Institutional pension fund assets in the 22 largest markets (“P22”) grew to $56.6trn (€49.8trn) as at the end of 2021, representing 76.3% of the same countries’ collective domestic product, according to the Thinking Ahead Institute’s latest global pension assets study.

The Netherlands have the highest ratio of pension assets to GDP, at 213%, followed by Australia (172%), Canada (170%), Switzerland (157%), the US (153%) and the UK (124%).

The Thinking Ahead Institute noted that the ratio reflected a number of factors from market valuations and allocations to pension inflows, but captured how pension assets have substantially outpaced economic growth in each respective country in recent years.

Continued growth during 2021 means pension assets in the “P22” markets have now almost doubled in the last decade, the Institute said. In 2011 they stood at $29.3trn.

Marisa Hall, co-head of the Thinking Ahead Institute, said another doubling of assets in the next 10 years “will need global pension schemes to confront the unsustainability of the global carbon economy and look with renewed imagination at the fundamentals of sources of return”.

In geographic terms the pensions asset growth in the P22 has been driven in large part by anglosphere countries. From 2011-2021, pension assets grew by 11.6% in Australia in US dollar terms, 8.5% in the US and 7.7% in the UK.
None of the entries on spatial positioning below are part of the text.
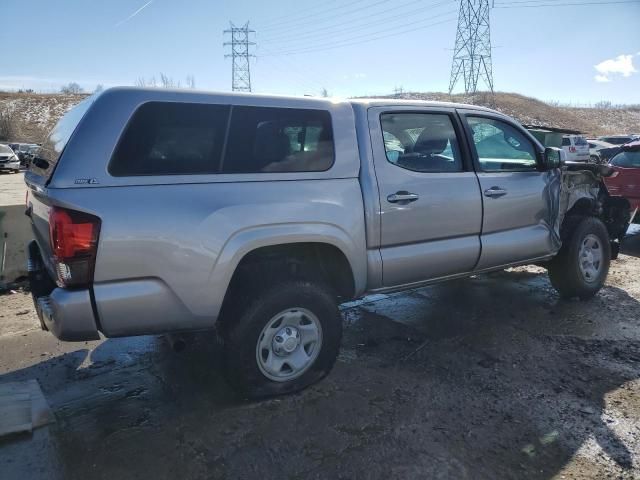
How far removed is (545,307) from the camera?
514 cm

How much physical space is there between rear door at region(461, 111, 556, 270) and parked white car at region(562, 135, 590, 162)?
1490 centimetres

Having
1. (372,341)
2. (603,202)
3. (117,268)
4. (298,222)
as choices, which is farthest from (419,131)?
(603,202)

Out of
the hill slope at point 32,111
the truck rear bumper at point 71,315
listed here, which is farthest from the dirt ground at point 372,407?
the hill slope at point 32,111

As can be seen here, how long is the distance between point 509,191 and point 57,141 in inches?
139

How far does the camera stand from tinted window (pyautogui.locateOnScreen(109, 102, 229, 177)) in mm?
2727

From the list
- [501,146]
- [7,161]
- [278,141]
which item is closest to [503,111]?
[7,161]

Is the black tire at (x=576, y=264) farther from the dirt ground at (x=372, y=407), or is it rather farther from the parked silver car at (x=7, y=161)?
the parked silver car at (x=7, y=161)

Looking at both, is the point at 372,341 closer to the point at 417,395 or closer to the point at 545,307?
the point at 417,395

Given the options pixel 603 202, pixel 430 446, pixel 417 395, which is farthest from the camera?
pixel 603 202

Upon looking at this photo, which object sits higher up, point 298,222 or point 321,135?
point 321,135

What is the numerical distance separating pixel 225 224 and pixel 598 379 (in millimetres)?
2896

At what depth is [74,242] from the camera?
2584 mm

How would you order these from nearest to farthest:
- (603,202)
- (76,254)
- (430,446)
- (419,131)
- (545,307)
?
1. (76,254)
2. (430,446)
3. (419,131)
4. (545,307)
5. (603,202)

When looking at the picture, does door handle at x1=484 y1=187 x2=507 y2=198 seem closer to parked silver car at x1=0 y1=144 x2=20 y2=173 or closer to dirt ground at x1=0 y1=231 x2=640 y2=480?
dirt ground at x1=0 y1=231 x2=640 y2=480
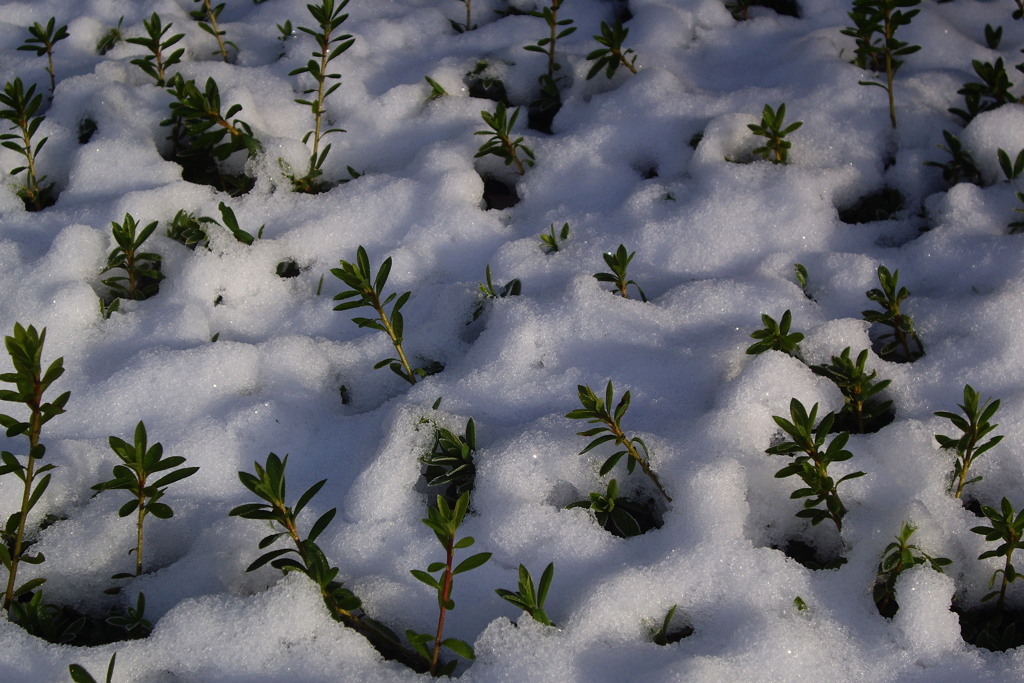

Meanwhile, a 1.1% fall in Japan’s pension assets meant the UK had overtaken the Asian country to reclaim the position of second largest pensions market.

According to the Institute, the most successful pensions market can be found in Australia, featuring 20-year pension asset growth of 11.3% per annum, in USD terms.

The critical features in this success, according to the Institute, had been government-mandated pension contributions, a competitive institutional model and the dominance of defined contribution (DC) pensions.

“Doubling assets again in the next 10 years will need global pension schemes to confront the unsustainability of the global carbon economy,” it said.

After surpassing 50% of assets in the seven largest pensions markets for the first time ever in 2020, DC pensions had “continued their steady ascendancy throughout 2021” to now top 54%, the Institute said.

It also highlighted increased concentration in pensions markets, with the US now representing 62% of the entire P22 total with its $35trn in pension assets.

“Pensions are becoming better funded in many countries but have also been subject to the growth in value of financial markets,” said Hall.

“Looking back on a near-doubling in pension assets over the last decade, it is clear this extraordinary valuation of the world’s retirement dreams could bring both challenges and opportunities. High valuations imply financial security but also pose difficult questions about future allocations – and will encourage many pension schemes to continue looking beyond the traditional asset classes, in order to maintain returns.”

The Thinking Ahead Institute is a global not-for-profit investment research and innovation member group made up of engaged institutional asset owners and asset managers committed to mobilising capital for a sustainable future. It is an outgrowth of WTW Investments’ Thinking Ahead Group that was set up in 2002.